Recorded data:

※ ※ ※

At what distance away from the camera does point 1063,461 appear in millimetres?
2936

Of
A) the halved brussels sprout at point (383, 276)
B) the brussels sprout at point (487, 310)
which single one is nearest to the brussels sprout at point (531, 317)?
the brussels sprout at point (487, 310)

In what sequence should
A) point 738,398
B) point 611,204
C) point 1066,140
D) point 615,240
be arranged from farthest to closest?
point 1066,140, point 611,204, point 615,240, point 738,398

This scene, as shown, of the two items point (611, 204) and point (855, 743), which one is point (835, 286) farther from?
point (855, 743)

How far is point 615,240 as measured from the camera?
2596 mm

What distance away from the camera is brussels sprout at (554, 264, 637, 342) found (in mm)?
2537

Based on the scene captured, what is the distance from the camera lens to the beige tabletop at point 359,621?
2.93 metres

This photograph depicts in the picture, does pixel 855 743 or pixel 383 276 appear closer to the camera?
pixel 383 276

※ ※ ※

— Your goal —
Return every record, word for word.

— Full answer —
At what distance away from the camera does point 1063,461 appear in millimetres?
2936

Of
A) the halved brussels sprout at point (383, 276)
B) the brussels sprout at point (487, 310)
which single one is nearest to the brussels sprout at point (531, 317)?
the brussels sprout at point (487, 310)

In what sequence should
A) point 738,398
B) point 611,204
C) point 1066,140
D) point 615,240
be arranged from farthest to closest?
point 1066,140, point 611,204, point 615,240, point 738,398

This scene, as shown, of the two items point (611, 204) and point (855, 743), which one is point (835, 286) farther from?
point (855, 743)

How far is point 615,240 as measured from the camera?
2596 mm

What distance away from the camera is brussels sprout at (554, 264, 637, 342) found (in mm)?
2537

Based on the scene captured, what is the distance from the camera lens to the beige tabletop at point 359,621?
2.93 metres

This photograph depicts in the picture, does pixel 855 743 or pixel 383 276 appear closer to the camera?
pixel 383 276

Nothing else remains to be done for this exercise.